In order to provide a simple and easy-to-use tool, the inputs are mainly entered from drop-down lists on the Input Parameters worksheet. All the required input parameters for the computations are introduced and explained. Typical values are provided for each parameter and since the methodology uses qualitative estimates on some parameters, the assumed values are also indicated in different tables.
For example, the heating and cooling applications are selected from drop-down lists. There are twenty-three options available for the heating generation and twelve options for the cooling technology.
The results are presented on three worksheets, 4. to 6.

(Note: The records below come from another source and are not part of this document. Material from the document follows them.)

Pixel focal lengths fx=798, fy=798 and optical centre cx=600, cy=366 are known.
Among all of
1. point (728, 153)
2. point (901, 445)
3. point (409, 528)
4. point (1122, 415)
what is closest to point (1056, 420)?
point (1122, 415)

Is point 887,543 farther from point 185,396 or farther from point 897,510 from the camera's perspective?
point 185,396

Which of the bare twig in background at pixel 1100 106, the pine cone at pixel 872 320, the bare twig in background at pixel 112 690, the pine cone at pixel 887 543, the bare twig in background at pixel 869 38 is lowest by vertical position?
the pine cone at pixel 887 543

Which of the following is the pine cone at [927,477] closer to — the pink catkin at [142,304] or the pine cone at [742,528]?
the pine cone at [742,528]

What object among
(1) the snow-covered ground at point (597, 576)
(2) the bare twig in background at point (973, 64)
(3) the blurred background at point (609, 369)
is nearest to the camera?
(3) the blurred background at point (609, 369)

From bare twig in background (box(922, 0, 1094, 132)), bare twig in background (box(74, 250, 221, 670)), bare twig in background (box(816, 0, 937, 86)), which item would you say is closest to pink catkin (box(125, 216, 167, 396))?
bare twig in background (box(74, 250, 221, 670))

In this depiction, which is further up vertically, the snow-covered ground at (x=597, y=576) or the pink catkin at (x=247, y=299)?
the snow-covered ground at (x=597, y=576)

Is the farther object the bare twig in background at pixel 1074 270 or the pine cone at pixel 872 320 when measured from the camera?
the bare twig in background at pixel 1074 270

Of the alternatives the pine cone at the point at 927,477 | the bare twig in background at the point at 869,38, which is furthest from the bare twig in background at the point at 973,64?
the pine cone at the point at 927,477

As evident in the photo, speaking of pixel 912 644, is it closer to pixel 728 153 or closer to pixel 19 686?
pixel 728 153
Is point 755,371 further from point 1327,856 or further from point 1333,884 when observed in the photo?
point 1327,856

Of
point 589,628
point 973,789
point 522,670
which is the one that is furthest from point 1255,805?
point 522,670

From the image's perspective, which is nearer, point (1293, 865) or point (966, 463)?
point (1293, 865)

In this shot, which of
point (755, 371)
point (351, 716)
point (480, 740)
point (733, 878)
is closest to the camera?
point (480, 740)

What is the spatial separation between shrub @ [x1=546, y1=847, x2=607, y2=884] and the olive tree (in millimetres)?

Heating and cooling load worksheet
The "Heating and Cooling Load" worksheet is a report that summarises all the characteristics of the site conditions and the parameters entered by the user. The output for the building design heating and cooling loads as well as the building heating and cooling energy demands are also shown. In addition, the model calculates the corresponding exergy quantity for each variable by using a quality factor depending on outside and inside air conditions. The quality factor for the design exergy load is calculated using a constant design temperature. The quality factor for the exergy demand is calculated using variable temperature bins.
Heating worksheet
The "Heating" worksheet is a report that summarises the heating application assessment from both the energy and exergy situations. All the components of the heating process are indicated, as selected by the user, with their characteristics and estimated parameters. The worksheet produces the energy and exergy analyses as flow patterns along the different subsys tems. These analyses are presented in two formats, as tables and curves in the provided figure. The extent of the exergy losses in each subsystem can be deduced from the figure.
Cooling worksheet
Similarly to the "Heating" worksheet, the "Cooling" worksheet is a report that summarises the cooling application assessment from both the energy and exergy situations. All the components of the cooling process are indicated, as selected by the user, with their characteristics and estimated parameters. The worksheet produces the energy and exergy analyses as flow patterns along the different subsystems. These analyses are presented in two formats, as tables and curves in the provided figure. The extent of the exergy losses in each subsystem can be deduced from the figure (see Figure 29).